Amy Doggett, Cherelyn Rodgers, Joanna Poehl, Laura Glod, Tracy Grigsby
Finance for Business – FIN 370
Brenda Jaber
University of Phoenix
December 22, 2008
The Walt Disney Company: Strategic Initiative Most successful organizations practice strategic planning. These organizations benefit not only from having a plan, but also from the planning process itself. The plan is the road map to success, and the planning process unites organizational leadership and enhances the communicating of critical company information. Today’s volatile marketplace demands that employees, work groups, and organizations have a clear understanding of their roles, the products and services they offer, and the processes they use to navigate opportunity to create an outcome-based organization culture.

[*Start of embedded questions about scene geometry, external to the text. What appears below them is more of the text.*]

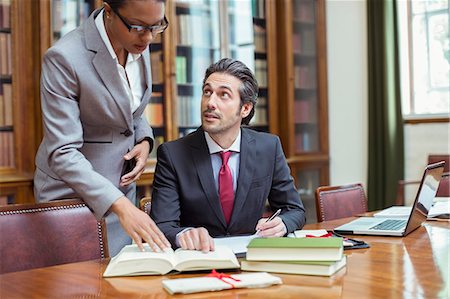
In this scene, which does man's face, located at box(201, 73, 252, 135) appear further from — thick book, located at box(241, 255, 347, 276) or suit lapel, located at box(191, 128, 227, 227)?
thick book, located at box(241, 255, 347, 276)

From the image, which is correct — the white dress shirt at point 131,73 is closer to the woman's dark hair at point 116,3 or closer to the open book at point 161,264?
the woman's dark hair at point 116,3

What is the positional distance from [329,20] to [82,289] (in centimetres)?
475

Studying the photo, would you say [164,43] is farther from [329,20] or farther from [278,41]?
[329,20]

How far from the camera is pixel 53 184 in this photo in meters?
2.02

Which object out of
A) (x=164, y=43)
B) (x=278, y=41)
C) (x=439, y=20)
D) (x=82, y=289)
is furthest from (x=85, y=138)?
(x=439, y=20)

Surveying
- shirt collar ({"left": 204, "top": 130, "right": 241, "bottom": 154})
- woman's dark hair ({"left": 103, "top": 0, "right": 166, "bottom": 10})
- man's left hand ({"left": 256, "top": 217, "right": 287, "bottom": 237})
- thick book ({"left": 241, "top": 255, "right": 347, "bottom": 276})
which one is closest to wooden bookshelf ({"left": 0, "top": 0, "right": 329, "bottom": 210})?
shirt collar ({"left": 204, "top": 130, "right": 241, "bottom": 154})

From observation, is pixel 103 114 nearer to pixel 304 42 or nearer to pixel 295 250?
pixel 295 250

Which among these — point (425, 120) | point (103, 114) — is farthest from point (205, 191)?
point (425, 120)

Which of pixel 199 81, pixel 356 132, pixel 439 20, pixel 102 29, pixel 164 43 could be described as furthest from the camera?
pixel 356 132

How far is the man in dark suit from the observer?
79.0 inches

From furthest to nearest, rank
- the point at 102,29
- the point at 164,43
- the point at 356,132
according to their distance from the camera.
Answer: the point at 356,132, the point at 164,43, the point at 102,29

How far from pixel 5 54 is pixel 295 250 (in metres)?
2.87

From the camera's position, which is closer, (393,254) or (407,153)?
(393,254)

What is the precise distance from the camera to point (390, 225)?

The Benefits In the face of rapid change, organizations have realized they cannot compete on a global basis without a strategic plan that encourages innovation and creates knowledge internally and that builds customer loyalty to their products and services. A strategic plan provides the path an organization will take in the future. Future planning helps to determine (whether a company will stay on course or follow a different direction ran in the past); the predictions of how the marketplace, customer base, and product line will change or react to the future; and the calculated risk that the organization will need to bear to move in that direction. During strategic planning, organizations set their priorities for the next two to five years and identify how major resources are allocated. If done correctly, the strategic plan should be a document that motivates employees to achieve the plan’s stated goals and tactics. When realignment or redirection takes place, the plan explains the change and refocuses the organization’s efforts by redefining the organizational goals and major tactics.